I have a love-hate relationship with pop music – especially synth-pop. There are always two courses to pop music: it is either going to be terrible or it is going to be absolutely brilliant and remain on my playlists for a while. The latter happens rather infrequently. It becomes even more infrequent when the artist decides to take what they usually conisder to be an “artsy” course of pursuing the synthetic world of slightly more obscure indie-pop. More often than not, the songs become overwhelmed with synthetic tones that drown out any enjoyment from the album – see Metronomy’s Love Letters.
Gushing with sickeningly brillaint tunes, La Roux’s long-awaited sophomore album is finally here. Trouble In Paradise comes at you like a seductively clad woman – almost five years after the release of her debut album. This effort emerges from a period fraught with troubles, such as Elly Jackson (the principal songwriter, singer and producer) fighting a bout with throat cancer and her co-producer Ben Langmaid departing leaving La Roux to be a solo act. Like any strong-willed woman, Trouble In Paradise is La Roux’s comeback from a lengthy period (in pop music’s standard) of absence.
The album constantly teases your ears with synthetic tones while Jackson’s voice weaves in and out of these seductive synthetic sounds. The album oozes with almost synthetic euphoria, but not in a way that makes the joy seem forced. Instead it wraps itself around funky stuttering guitar riffs and pulsating bass beats reminiscent of the ’80s house movement. The album is packed full of luscious layers of pop textures amidst the slightly more eccentric pulsating synth tones. This creates an air of obscurity yet also instant familiarity – something that pop artists strive to do with each song yet often miserably fail and end up with forced catchiness. Instead, La Roux effortlessly and almost unintentionally grasps your attention from the opening funky bass riffs and blasts of synthetic keyboard and ’80s-inspired disco beats present on the opening track “Uptight Downtown”.

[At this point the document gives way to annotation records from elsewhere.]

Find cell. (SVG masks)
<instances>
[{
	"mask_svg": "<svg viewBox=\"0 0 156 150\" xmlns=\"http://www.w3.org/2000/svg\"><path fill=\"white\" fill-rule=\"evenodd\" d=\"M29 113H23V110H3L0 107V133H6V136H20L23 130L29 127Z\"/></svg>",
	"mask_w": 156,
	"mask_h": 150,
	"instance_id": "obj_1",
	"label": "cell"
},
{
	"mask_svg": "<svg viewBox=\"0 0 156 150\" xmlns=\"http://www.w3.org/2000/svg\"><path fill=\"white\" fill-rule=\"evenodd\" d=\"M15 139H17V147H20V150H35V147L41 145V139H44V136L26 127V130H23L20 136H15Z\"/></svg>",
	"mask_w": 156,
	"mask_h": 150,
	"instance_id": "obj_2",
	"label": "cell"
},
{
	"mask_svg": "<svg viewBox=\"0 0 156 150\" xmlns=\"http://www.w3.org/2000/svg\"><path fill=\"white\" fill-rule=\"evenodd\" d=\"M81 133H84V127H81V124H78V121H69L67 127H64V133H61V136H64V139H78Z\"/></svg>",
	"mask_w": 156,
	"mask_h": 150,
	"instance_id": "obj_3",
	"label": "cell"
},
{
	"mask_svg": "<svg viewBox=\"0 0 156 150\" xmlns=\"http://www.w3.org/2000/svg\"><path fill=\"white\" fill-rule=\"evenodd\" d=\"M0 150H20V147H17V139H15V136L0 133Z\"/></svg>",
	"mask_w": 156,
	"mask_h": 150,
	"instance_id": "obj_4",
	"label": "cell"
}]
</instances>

La Roux maintains this infectious nature on songs that could almost be described as twins due to their catchiness. “Kiss and Not Tell” and “Cruel Sexuality” both cheekily and surreptitiously deal with the theme of sexuality, but without bluntly screaming “LOOK! LOOK AT ME! I’M NAKED ON A WRECKING BALL!” – although I’m sure “Wrecking Ball” would have been better if there was somebody screaming at Miley Cyrus about getting off that ball. The latter song intelligently discusses the pressures that society places on people who refuse to place a label on their sexuality.
“Sexotheque” picks up the mood after the rather low-key yet beautiful “Trouble In Paradise” – which is a thoroughly adorable love ballad packed with a luscious synth melody. It is a heart-pounding indie-pop anthem with a pulsating drum sample and the kind of synth melody that would make Passion Pit proud, although the laboured pun in the song title is a bit of a turn-off. What La Roux lacks in naming songs, she makes up in creating seductive tunes that would be a perfect match for your ears – if you ears decided to start dating. Continuing with the infectious hype, she launches into the pulsating “Tropical Chancer”. Burgeoning with a rhythmic, pulsating synthetic rhythm, you can just imagine a DJ taking this song and remixing it to produce something that could potentially take the clubs by storm.
There is no part of Trouble In Paradise that isn’t touched by a whimsical and infectious synthetic melody. In the aforementioned case of Love Letters, the synthetic sounds made the album dull and spacey. There was nothing to hook your attention but here, the synth creates a pulsating sense of euphoria that is hard to ignore. What La Roux has created is arguably one of the best pop albums you may hear all year – and this coming from somebody who spends most of his time listening to rock and metal.